Op een gegeven moment zijn bij verweerder diverse (schriftelijke) klachten binnengekomen omtrent vorenomschreven verkoopactiviteiten van verzoekers, waarna een ambtenaar van de afdeling bouw en woningtoezicht van verweerders gemeente op 30 november 2001 met betrekking tot die activiteiten een controle heeft uitgevoerd. Tijdens die controle heeft voornoemde ambtenaar geconstateerd dat in de, bij verzoekers' woning behorende, voortuin een bord staat met de aankondiging dat kruiken en potten achterom verkrijgbaar zijn, dat onder de overkapping voor de, bij die woning behorende, garage potten, kruiken etc. staan en dat die garage geheel danwel gedeeltelijk wordt gebruikt als stalling/magazijn.
Daarop heeft verweerder bij besluit van 16 mei 2002 -voorzover thans van belang- aan verzoekers bericht dat hij, alle belangen in overweging nemende, heeft besloten de kleinschalige verkoop van terracotta potten, kruiken en teakhouten tuinmeubelen te gedogen, onder de voorwaarde dat de hoofdfunctie van wonen niet wordt aangetast. Dit betekent, zo heeft verweerder expliciet in voornoemd besluit vermeld, dat hij de verkoop van voornoemde goederen op het terrein gelegen achter de achtergevel van verzoekers' woning, alsmede de opslag van terracotta potten, kruiken en teakhouten tuinmeubelen in de garage zal gedogen en hiertegen niet handhavend zal optreden.
[C], dhr. [B] en dhr. [A] hebben zich met verweerders besluit van 16 mei 2002 niet kunnen verenigen, weshalve zij er bij schrijven van 30 mei 2002 -tijdig- bij verweerder een bezwaarschrift tegen hebben ingediend.
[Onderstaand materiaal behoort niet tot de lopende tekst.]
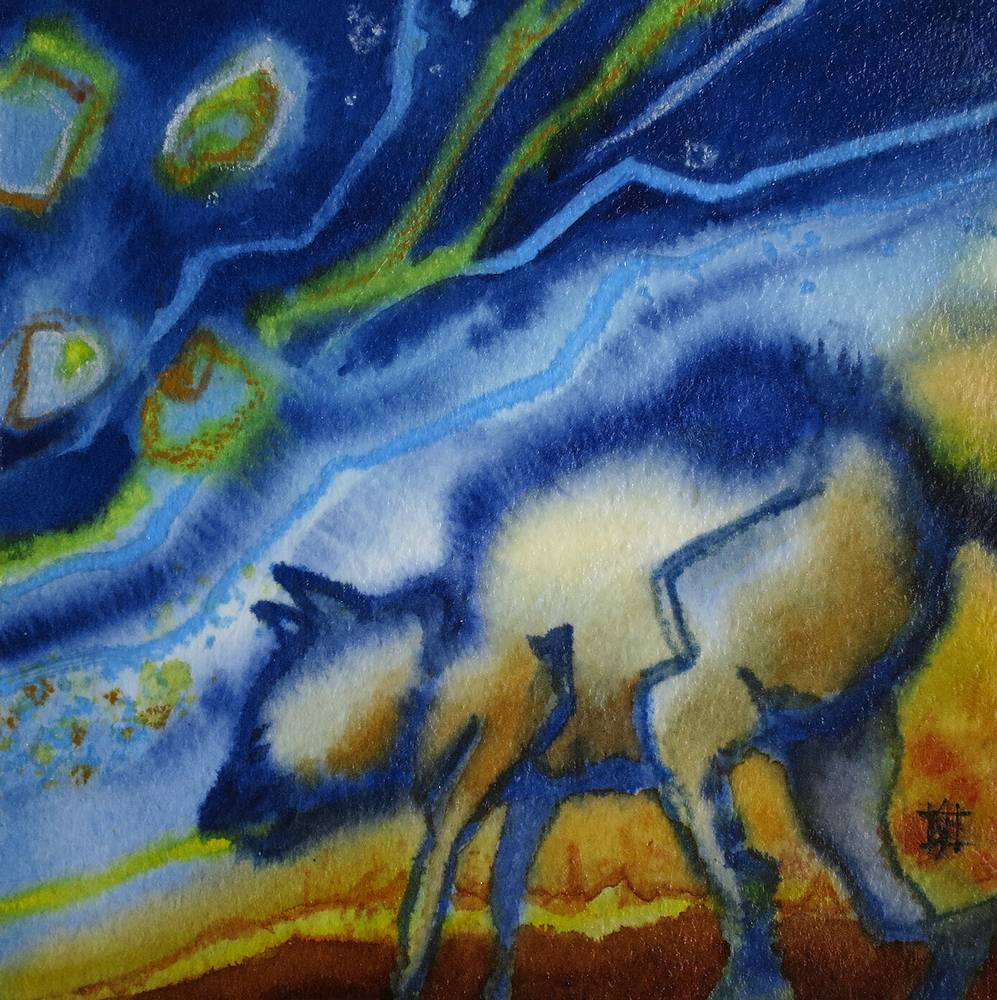 Watercolor Star Creature 2 by Lori Sokoluk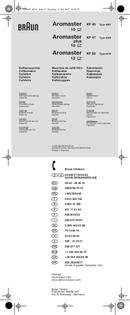 Braun Aromaster KF 63 pagina 1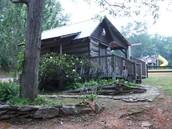 North Georgia Christian Camp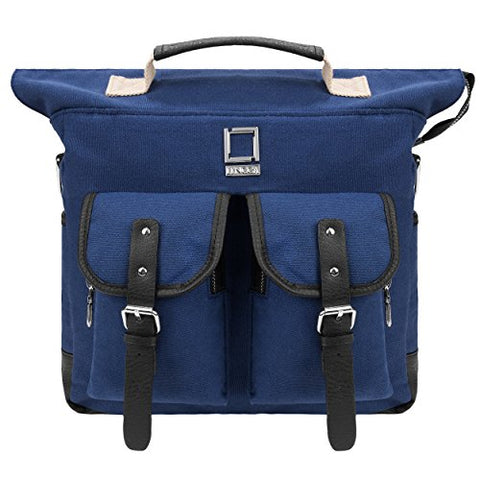 Lencca Mini Phlox Backpack Royal Blue Carry On Bag Fits Microsoft Surface Pro 4 , Pro 3 , Surface 2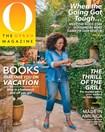 O The Oprah Magazine | 7/1/2020 Cover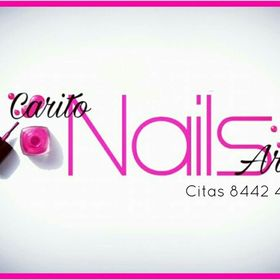 Carito Nails Art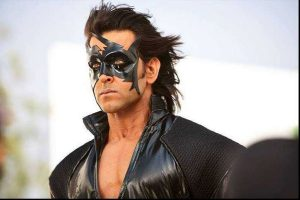 Hrithik Roshan to begin work on Krrish 4 soon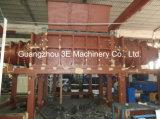 機械Gld80210のリサイクルの油圧駆動機構のシュレッダーまたはプラスチック粉砕機またはタイヤのシュレッダー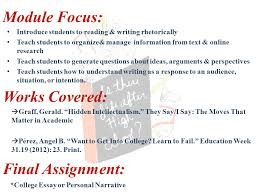 what s next thinking about life after high school ppt video life after high school 2 module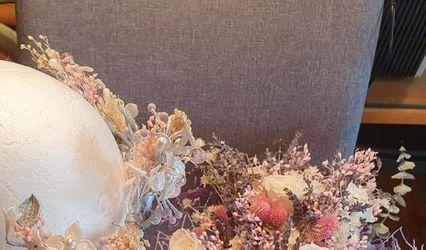 Pablo Allende - Maestro Florista 2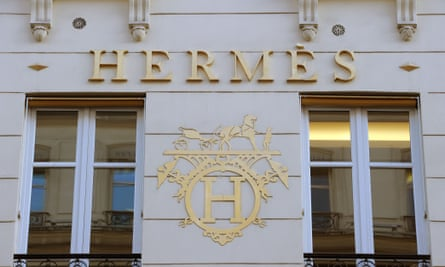 French luxury goods group Hermes has been forced to abandon its annual sales growth target.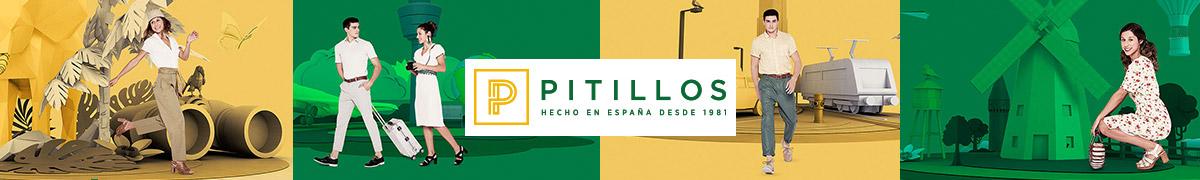 Pitillos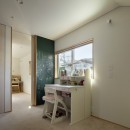 House-H Renovation / 築40年木造住宅のリノベーションの写真 子供部屋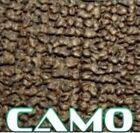 MariDeck 34 mil vinyl flooring - 6' x 16' - Color: CAMO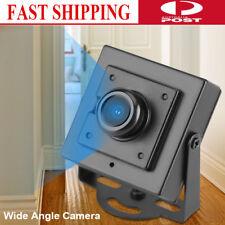 Mini CCTV WIFI 1080P 700TVL Home Security Camera USB Wall Charger Adapter HD Cam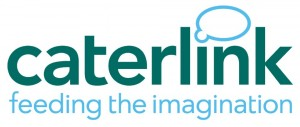 caterlink_logo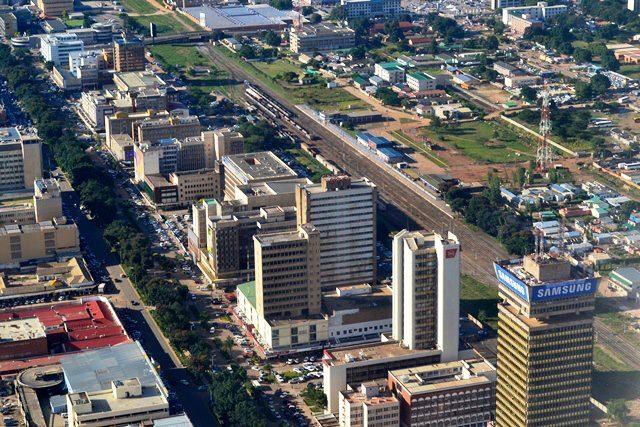 lusaka-2013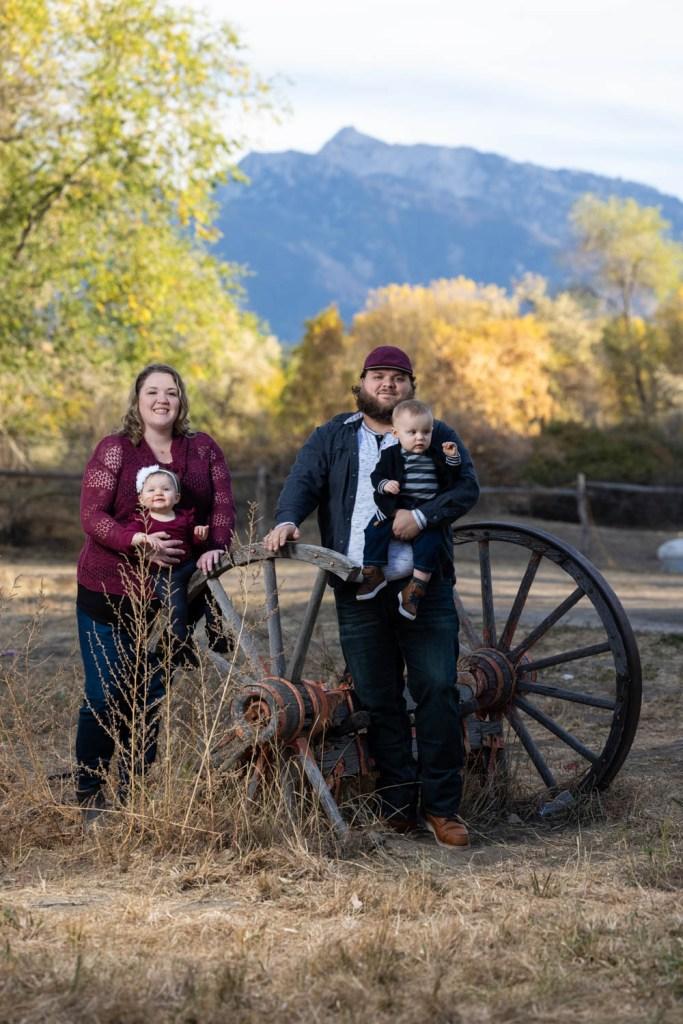 Family portraits on a farm in autumn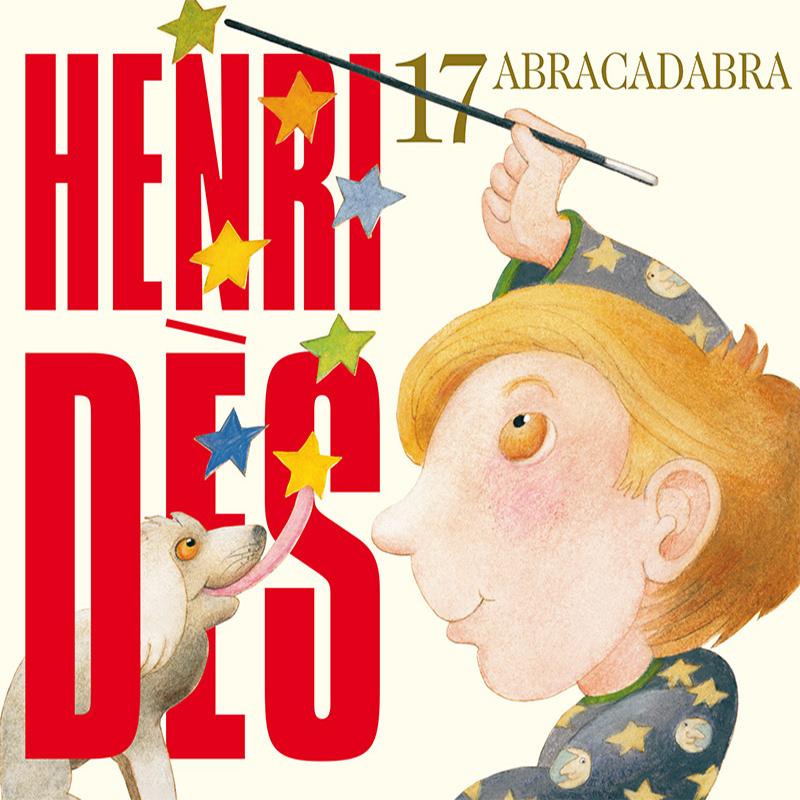 Abracadabra - Henri Dès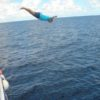 дайвинг инструктор Андрей Лихачев - Мальдивы прыжок в экватор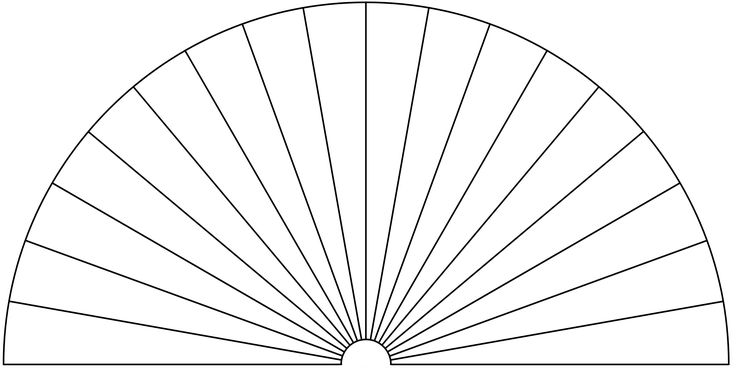 Dowsing Chart, 18 Pieces. You can use this picture to make your own Dowsing Chart, by adding any text or symbols you want.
Dat bezwaarschrift is om advies in handen gesteld van de Commissie voor de Bezwaar- en Beroepschriften van verweerders gemeente.
Op 12 augustus 2002 heeft ten overstaan van voornoemde Commissie een hoorzitting plaatsgevonden, waarna die Commissie verweerder op diezelfde datum heeft geadviseerd omtrent de door voornoemde heren gemaakte bezwaren.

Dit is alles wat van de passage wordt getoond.